55% of retailers and wholesalers plan to expand their overseas sales this year

Sukh Nat, our Head of Retail and Wholesale, gives his take on the results of the latest Trade Barometer in relation to UK retailers and wholesalers.


The UK’s retailers and wholesalers are displaying continued resilience. Despite enduring a softening period for the sector, more than two-thirds (70%) of companies in the industry are confident or very confident their businesses will grow over the next three years, the latest edition of the Santander Trade Barometer reveals. More than three-quarters (79%) expect to take on staff over the next 12 months, while almost as many (74%) anticipate investing in product development.

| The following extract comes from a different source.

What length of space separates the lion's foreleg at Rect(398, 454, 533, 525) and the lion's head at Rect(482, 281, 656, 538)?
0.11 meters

This optimism reflects the hard work retailers and wholesalers have put into sustaining growth in the face of some challenging headwinds. They have had to confront the changing behaviours of consumers who increasingly shop online. The decline in the value of the pound in 2017 raised sourcing costs. Higher business rates and the introduction of the national living wage have added to the pressure. But the sector has emerged stronger, more innovative and more broad-based.

Trading overseas

In particular, many retailers and wholesalers have seized the opportunities presented by international markets.

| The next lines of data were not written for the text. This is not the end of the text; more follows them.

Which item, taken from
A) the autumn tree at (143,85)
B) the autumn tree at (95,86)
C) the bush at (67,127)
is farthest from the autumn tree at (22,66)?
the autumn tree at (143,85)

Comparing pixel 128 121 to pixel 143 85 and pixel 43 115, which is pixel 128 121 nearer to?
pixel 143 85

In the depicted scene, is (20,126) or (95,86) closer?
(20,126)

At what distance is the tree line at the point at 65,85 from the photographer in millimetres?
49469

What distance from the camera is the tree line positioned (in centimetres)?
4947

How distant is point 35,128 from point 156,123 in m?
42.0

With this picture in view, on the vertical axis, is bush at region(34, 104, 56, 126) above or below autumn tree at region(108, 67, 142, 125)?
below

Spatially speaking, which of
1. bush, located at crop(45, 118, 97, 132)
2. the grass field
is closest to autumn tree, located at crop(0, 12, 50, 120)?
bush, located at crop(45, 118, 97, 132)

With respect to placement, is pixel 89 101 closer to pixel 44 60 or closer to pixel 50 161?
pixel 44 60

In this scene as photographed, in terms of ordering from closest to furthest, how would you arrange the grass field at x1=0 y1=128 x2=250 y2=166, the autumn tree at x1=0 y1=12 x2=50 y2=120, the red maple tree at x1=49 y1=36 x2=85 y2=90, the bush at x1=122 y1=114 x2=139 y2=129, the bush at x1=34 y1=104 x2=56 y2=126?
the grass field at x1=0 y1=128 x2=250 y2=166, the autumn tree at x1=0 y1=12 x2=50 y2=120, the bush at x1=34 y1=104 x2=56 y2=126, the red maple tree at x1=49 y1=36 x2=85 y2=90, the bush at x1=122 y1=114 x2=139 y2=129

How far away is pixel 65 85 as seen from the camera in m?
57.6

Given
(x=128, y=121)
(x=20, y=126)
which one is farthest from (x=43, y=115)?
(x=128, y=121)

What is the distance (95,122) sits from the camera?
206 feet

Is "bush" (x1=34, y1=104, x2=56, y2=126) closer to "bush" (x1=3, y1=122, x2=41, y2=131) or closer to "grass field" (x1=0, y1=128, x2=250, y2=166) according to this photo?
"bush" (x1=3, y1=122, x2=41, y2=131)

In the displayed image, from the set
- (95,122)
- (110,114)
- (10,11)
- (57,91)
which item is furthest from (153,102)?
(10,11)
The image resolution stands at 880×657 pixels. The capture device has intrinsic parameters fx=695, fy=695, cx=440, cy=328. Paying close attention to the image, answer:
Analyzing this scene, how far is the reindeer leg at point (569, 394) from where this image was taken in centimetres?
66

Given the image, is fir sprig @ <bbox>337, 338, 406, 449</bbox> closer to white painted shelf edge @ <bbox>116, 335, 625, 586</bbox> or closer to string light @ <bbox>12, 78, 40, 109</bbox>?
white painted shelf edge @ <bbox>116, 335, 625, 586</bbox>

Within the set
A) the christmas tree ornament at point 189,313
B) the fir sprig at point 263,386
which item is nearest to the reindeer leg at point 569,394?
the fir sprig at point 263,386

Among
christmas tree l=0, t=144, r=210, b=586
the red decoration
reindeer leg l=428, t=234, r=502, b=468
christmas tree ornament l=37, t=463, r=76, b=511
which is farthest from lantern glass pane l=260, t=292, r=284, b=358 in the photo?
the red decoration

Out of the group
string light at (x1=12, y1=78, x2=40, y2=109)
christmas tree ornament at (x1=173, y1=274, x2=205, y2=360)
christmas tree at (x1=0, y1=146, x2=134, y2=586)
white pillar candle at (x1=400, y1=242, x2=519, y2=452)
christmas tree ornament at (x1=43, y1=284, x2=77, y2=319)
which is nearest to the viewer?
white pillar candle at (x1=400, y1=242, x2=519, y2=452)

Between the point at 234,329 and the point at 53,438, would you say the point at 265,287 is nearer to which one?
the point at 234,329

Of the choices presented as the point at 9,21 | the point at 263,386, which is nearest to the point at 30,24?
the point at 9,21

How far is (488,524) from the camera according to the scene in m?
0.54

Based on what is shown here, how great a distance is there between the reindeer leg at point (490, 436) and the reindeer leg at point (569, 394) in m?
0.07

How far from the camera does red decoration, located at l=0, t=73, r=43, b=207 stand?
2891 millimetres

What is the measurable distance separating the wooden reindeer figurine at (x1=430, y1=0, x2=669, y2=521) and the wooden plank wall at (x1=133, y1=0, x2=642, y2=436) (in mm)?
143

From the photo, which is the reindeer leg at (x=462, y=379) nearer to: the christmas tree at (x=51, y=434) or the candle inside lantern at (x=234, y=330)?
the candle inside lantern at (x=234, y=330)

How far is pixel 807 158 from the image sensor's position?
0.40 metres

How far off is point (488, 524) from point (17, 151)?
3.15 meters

The Trade Barometer shows that 59% of businesses in the sector already sell goods or services outside of the UK; 55% of companies plan to expand their overseas sales over the next 12 months.

This makes sense, providing the sector with a means to diversify as well as to drive growth. To take just one small example, businesses in the toys and baby goods market have noticed a slowdown in consumer demand in the UK in recent months; but for firms with a presence in China, this has been more than compensated for by a rise in sales following the Chinese government’s abolition of the one-child rule.

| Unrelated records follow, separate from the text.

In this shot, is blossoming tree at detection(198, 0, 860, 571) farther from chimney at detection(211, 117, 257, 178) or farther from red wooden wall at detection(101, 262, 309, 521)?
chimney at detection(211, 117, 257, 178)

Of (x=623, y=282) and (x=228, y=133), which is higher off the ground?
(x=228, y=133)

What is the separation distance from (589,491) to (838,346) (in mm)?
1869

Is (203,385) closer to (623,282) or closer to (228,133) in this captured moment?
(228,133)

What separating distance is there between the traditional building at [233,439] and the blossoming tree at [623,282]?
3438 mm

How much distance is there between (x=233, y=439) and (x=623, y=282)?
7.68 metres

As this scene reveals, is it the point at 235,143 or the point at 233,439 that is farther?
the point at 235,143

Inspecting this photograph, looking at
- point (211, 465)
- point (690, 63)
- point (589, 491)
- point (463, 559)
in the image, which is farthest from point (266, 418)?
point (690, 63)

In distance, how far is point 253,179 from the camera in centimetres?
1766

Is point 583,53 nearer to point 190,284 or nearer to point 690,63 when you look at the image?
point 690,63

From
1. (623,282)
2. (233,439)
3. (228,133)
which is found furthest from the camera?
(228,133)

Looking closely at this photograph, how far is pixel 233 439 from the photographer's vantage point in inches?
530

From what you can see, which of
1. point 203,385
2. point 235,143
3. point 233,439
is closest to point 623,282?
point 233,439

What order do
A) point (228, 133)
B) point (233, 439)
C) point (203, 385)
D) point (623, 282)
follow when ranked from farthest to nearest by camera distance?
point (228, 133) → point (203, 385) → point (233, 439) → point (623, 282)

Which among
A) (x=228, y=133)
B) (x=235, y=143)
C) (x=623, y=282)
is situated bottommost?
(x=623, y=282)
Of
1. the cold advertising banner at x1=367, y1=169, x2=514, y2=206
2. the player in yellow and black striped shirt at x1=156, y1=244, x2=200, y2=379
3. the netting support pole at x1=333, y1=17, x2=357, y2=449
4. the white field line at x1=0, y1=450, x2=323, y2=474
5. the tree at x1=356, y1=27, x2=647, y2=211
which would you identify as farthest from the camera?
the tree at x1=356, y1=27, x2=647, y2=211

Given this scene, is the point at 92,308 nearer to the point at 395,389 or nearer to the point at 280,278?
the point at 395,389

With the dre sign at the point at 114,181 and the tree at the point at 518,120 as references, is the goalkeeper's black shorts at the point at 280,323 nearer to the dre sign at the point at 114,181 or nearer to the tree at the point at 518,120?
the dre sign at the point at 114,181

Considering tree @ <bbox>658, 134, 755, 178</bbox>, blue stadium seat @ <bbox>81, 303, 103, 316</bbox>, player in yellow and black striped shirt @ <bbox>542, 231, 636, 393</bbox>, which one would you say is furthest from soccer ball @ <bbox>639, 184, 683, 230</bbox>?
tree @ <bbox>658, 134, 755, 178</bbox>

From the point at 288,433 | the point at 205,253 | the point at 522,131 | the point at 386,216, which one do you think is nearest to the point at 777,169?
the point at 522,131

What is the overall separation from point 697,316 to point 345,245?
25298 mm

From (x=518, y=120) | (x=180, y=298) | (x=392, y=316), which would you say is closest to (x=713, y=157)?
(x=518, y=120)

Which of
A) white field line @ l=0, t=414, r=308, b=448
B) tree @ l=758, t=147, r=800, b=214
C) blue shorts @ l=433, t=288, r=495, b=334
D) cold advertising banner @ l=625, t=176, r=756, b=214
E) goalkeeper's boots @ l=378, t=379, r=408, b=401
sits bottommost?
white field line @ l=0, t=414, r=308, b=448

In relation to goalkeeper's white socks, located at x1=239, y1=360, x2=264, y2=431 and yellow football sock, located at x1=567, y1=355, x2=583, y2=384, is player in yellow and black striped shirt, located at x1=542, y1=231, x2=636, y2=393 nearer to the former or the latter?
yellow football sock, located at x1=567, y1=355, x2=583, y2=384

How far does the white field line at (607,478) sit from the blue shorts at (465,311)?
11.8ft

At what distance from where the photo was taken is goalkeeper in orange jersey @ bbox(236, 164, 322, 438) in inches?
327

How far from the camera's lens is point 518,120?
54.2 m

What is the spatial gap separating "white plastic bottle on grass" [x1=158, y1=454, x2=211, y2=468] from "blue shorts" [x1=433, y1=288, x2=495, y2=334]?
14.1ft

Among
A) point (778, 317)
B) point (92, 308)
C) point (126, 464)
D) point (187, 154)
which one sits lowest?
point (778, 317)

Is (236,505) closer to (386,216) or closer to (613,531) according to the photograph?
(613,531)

In a market environment where retailers and wholesalers still face significant threats, de-risking will be an important strategy. Currently, 51% of businesses in the sector are concerned a slowdown in the UK economy could negatively impact them over the year ahead, while 48% are concerned about the potential fall-out of a rise in UK interest rates. Any squeeze on the incomes of UK consumers will make international sales even more valuable.

Planning ahead of Brexit

Then there is the question of Brexit, a risk that looms large for 47% of retailers and wholesalers. Preparing for Brexit in the face of so many unknowns is tough for a sector at the end of the economic value chain, which may explain why only 32% of retailers and wholesalers have made plans for the UK’s departure from the European Union – fewer than in any other sector except mining in the Trade Barometer. Businesses face an anxious wait for clarity on whether tariffs will be introduced on cross-border trade with the EU, how frictionless that trade will be, access to labour and the legal and regulatory environment post-Brexit.

Still, Brexit will bring new opportunities too. For example, new trade deals with large economies such as India and China could see tariffs reduced, boosting sales and reducing supply chain costs. Again, for retailers and wholesalers that are sufficiently brave and ambitious to look globally for trade and sales growth, there is reason to be optimistic.